Tolong tentukan apakah setiap pernyataan berikut sesuai dengan berita tentang karangan bunga untuk Ahok-Djarot: (a) masa kepemimpinan Djarot berakhir pada Sabtu, 14 Oktober 2017; (b) karangan bunga ditaruh di pelataran Gedung Pemda DKI di Jakarta Selatan; (c) Presiden Jokowi akan melantik Anies Baswedan - Sandiaga Uno. Jawab ya atau tidak untuk masing-masing, disertai kutipan persis dari berita yang menjadi penentunya.

Teks yang Dikaji:
<<<<
Jakarta, 14/10 (Benhil) - Ujang, salah seorang floris di Jakarta Selatan, terpaksa sibuk bolak-balik mengantarkan karangan bunga ke kantor Pemda DKI Jakarta. Bersama anak buahnya, ia kelihatan sibuk mendirikan karangan dan tampak sumringah karena melonjaknya order karangan bunga ucapan terima kasih untuk mantan Gubernur Ahok-Djarot.
Pemda DKI kembali dibanjiri karangan bunga terkait dengan berakhirnya masa kepemimpinan Djarot pada Sabtu, 14 Oktober 2017. Atau beberapa hari sebelum pelantikan Anies Baswedan - Sandiaga Uno sebagai gubernur dan wakil gubernur DKI Jakarta pada 16 Oktober nanti dimana Presiden Jokowi akan melakukan pelantikan tersebut.
Sebuah jabatan yang prestisius karena Jakarta adalah ibukota negara Indonesia yang menjadi barometer dalam banyak hal.
Karena banyaknya karangan bunga, seolah-olah ratusan macam bunga ikut berbicara tentang Ahok, panggilan akrab Basuki Tjahaja Purnama, dan Djarot Saiful Hidayat.
Berbagai macam karangan bunga berbicara tentang Ahok-Djarot, di antaranya "Pak Ahok dan Pak Djarot, Jakarta akan selalu kangen dengan kiprahmu.Terima kasih telah memberikan yang terbaik untuk Jakarta." (Christi) Kalimat apresiasi atau dukungan ini, hanya satu dari ratusan kalimat yang sangat mencolok dituliskan dalam karangan bunga yang ditaruh di pelataran Gedung Pemda DKI, Jakarta Pusat selama seminggu terakhir sebelum berakhirnya kepemimpinan Djarot sebagai Gubernur DKI Jakarta.
>>>>
Informasi Ditampilkan:
<<<<
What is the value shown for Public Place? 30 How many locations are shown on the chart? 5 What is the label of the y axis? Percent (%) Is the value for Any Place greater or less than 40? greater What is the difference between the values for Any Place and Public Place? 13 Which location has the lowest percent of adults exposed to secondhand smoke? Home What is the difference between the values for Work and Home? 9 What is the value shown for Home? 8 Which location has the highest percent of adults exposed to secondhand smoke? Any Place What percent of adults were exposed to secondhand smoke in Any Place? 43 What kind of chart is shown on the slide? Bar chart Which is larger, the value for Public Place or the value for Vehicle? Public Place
>>>>
Jawaban Latihan:
(a) Ya: "berakhirnya masa kepemimpinan Djarot pada Sabtu, 14 Oktober 2017"
(b) Tidak: "ditaruh di pelataran Gedung Pemda DKI, Jakarta Pusat"
(c) Ya: "dimana Presiden Jokowi akan melakukan pelantikan tersebut"